Infometrics media-friendly economist Brad Olsen said don’t bank on past profits from property in the future.
But the parts of the media dedicated to property paint a different picture.
NZME, which owns BusinessDesk and the New Zealand Herald, also has a separate online platform devoted to news and ads about property alongside listings – One Roof.
Its stories about the property trade also appear alongside the Herald’s ones on the Herald’s own website.
In a recent one headlined Double your money One Roof property columnist Ashley Church – a professional property investor – ran the numbers on median house prices all the way back to 1990 to see if the so called ‘ten year rule’ – that New Zealand property doubles in value every decade – was really true.
“The ‘doubling of house prices’ that some property commentators talk about can now be empirically proven to be true,” he concluded.
The numbers are not always exactly 100 percent up, he said, but if you pick two dates ten years apart they were mostly not far off by his sums.
But what about ten years on from the uncertain times of right now?
“In my opinion, this trend will continue and, when we look back on house price growth in 2030, we’ll find that house prices are still doubling but that it’s taking even longer – perhaps 14 to 15 years – for this to happen,” Ashley Church told One Roof.
Two other experts told One Roof another doubling was uncertain.

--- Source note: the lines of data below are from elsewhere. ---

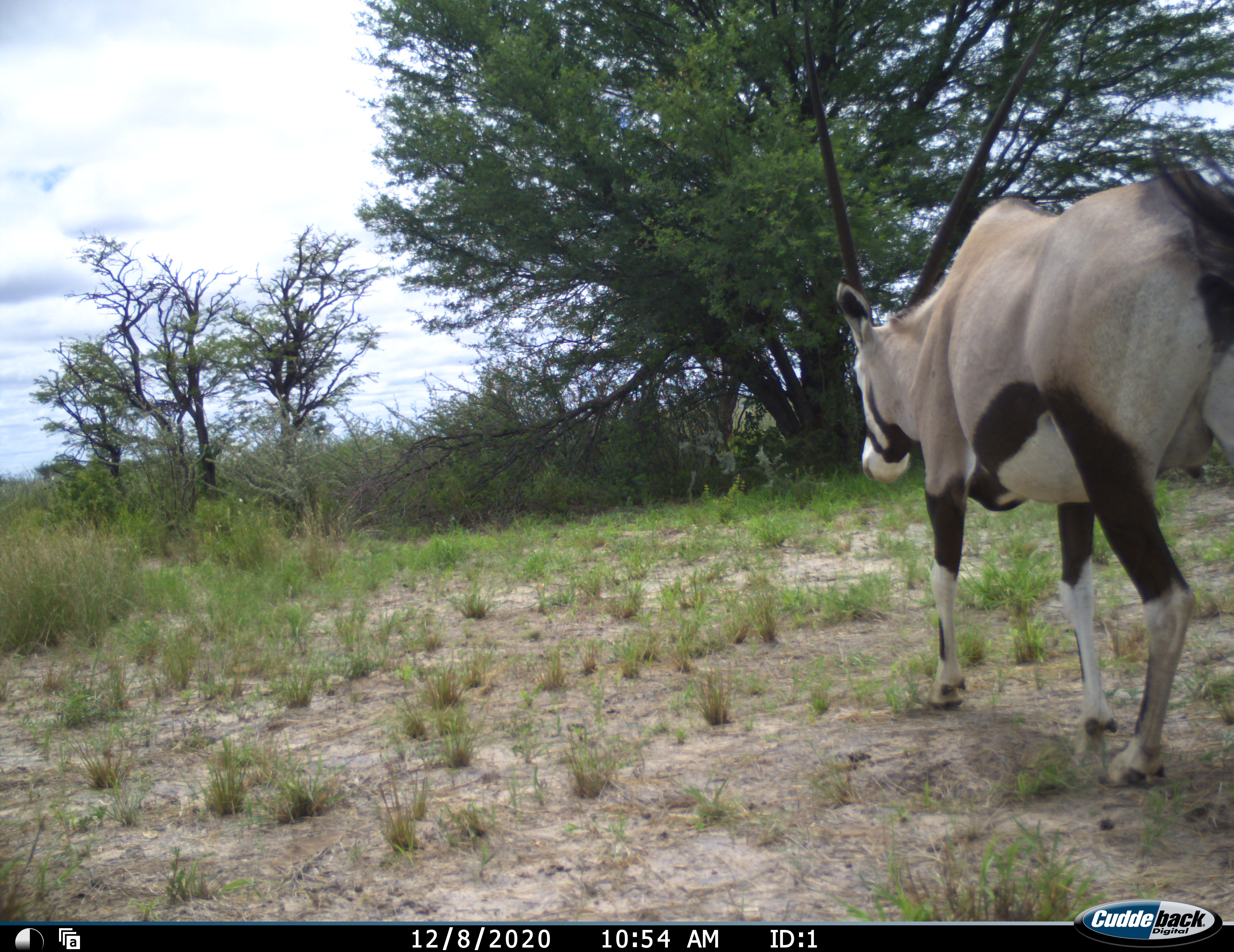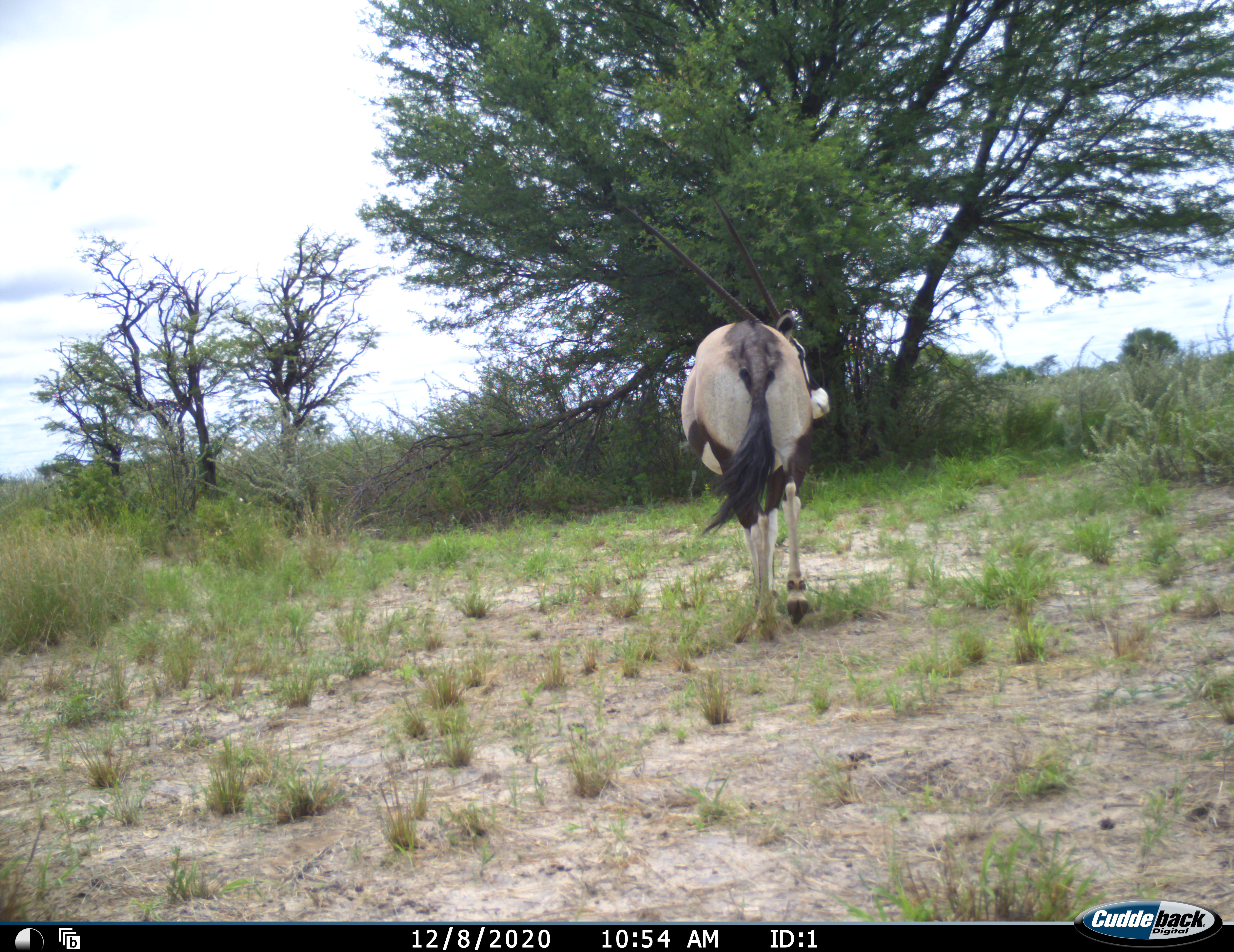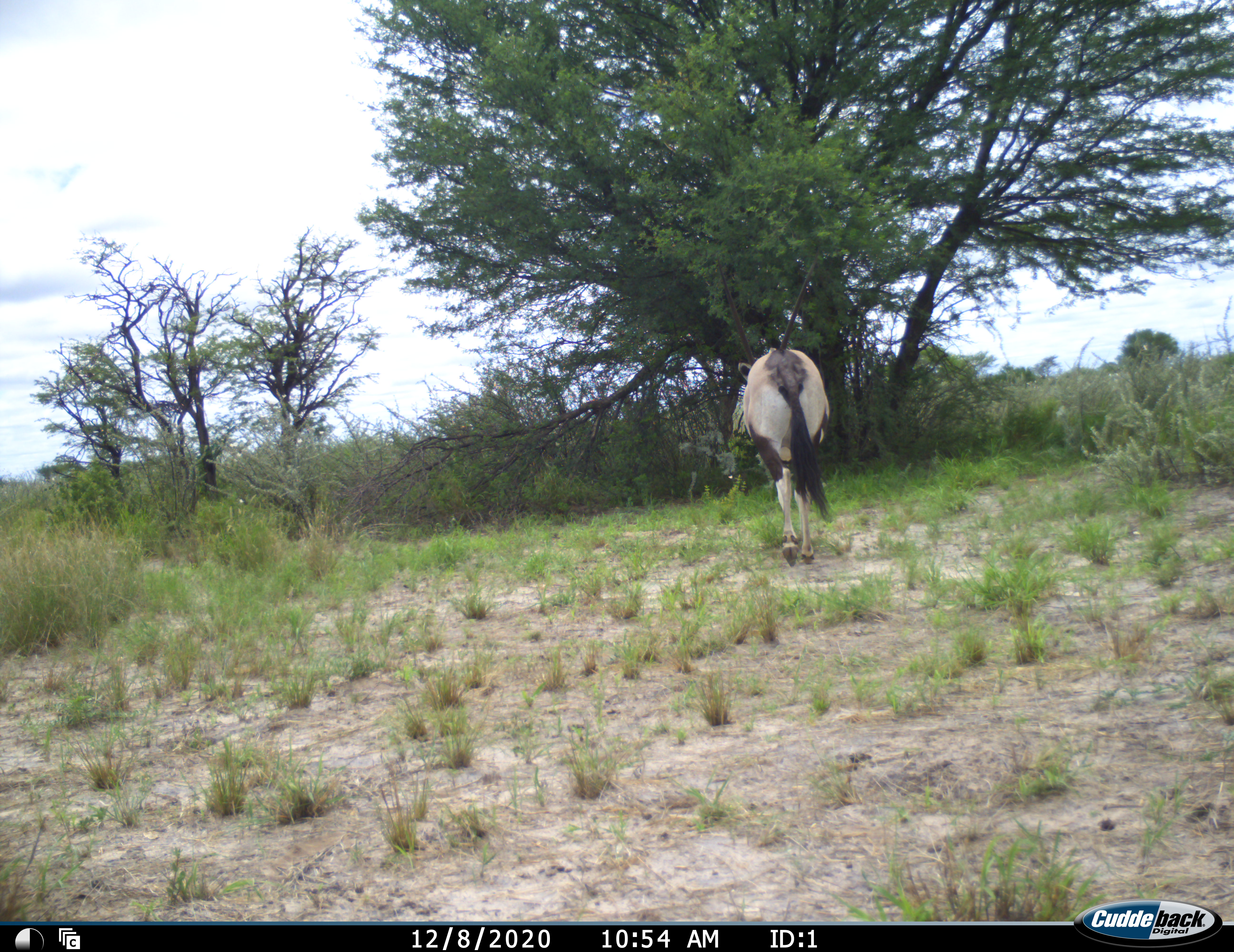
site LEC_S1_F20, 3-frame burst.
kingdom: Animalia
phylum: Chordata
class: Mammalia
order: Artiodactyla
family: Bovidae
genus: Oryx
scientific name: Oryx gazella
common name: gemsbok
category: oryx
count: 1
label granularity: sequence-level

One said that even if your property did double by 2032, all the equity will go straight back into another one if you need somewhere to live.
Along with BusinessDesk and One Roof, NZME owns radio network Newstalk ZB which airs the One Roof Property Hour every Saturday and Sunday.
Ashley Church is the guest on Sundays and last weekend he told listeners there was no reason to be nervous.
He did point out big economic shocks – like the GFC, the ‘87 crash and Covid – have all disrupted the pattern over the past 40 years, but there was no such reticence from another high profile professional property investor advertising during the show.
“Property in New Zealand has doubled every 10 years. So an investment property purchase today could give you a significant tax free profit over the next five to 10 years,” said Nikki Connors from the company Propellor Property, who promotes herself as “the Queen of Kiwi property.”
“This can help pay off your mortgage and give you cash for the future. You can start by using a small portion of the equity in your home to guarantee the deposit on a new build property, and of course, to work with the experts. Why haven’t you called us yet?” she asks listeners in the ad.
Those holding back might not be convinced by ‘the ten year rule’ at uncertain times like these. But they might have seen the recent reports that IRD lodged an application last month to liquidate Propellor Property – and later, two others associated with it.
Connors told Stuff this was “heavy-handed and said in a statement any unpaid taxes would be sorted out by mid-July.